→ **PASSAGE PROVIDED**:
-=-=-
Thursday, August 21, 2008

Seem.

I was in Lincoln today and I was riding in the car with a friend. We were riding right past the gas station when we saw about five young black men coming out of the gas station together. This is what happened;

"What's with all the gang activity in Lincoln this summer?" -friend

"I don't know this is the first time I have seen anything like that? I just think it's interesting that when we see a group of black men all together we think it's a gang."=me

"Well it's not that they are black it's their clothes that gives it away."=friend

"Yea I did hear about a couple of car break-ins this summer."=me

"Yea, except they caught the people who were doing that and they were both white guys."=friend


This short exchange gave me a realization that sometimes people seem differently than they actually are. This is not only with a slight judgement on the streets but it seems to be infesting my own life.


I seem to be failing at most things and the thing that I seem to be good at seems to be farther away than I would like to admit.


This idea of seem really frustrates me.


Almost to the point of wanting to give up. I just feel like if I determine my life by the way I seem to think it is I set myself up for failure.
-=-=-
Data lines
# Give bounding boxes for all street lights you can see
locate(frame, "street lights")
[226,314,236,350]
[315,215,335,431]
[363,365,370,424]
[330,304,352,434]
-=-=-
→ **WHAT TO DO**:
A. In the blog entry, who does the friend say were caught for the car break-ins?
B. Reproduce word for word everything in the blog entry from "I seem to be failing" down to "really frustrates me.".
The listing was taken from a separate source.

→ **SET OF ANSWERS**:
A. Two white guys.

B.
I seem to be failing at most things and the thing that I seem to be good at seems to be farther away than I would like to admit.


This idea of seem really frustrates me.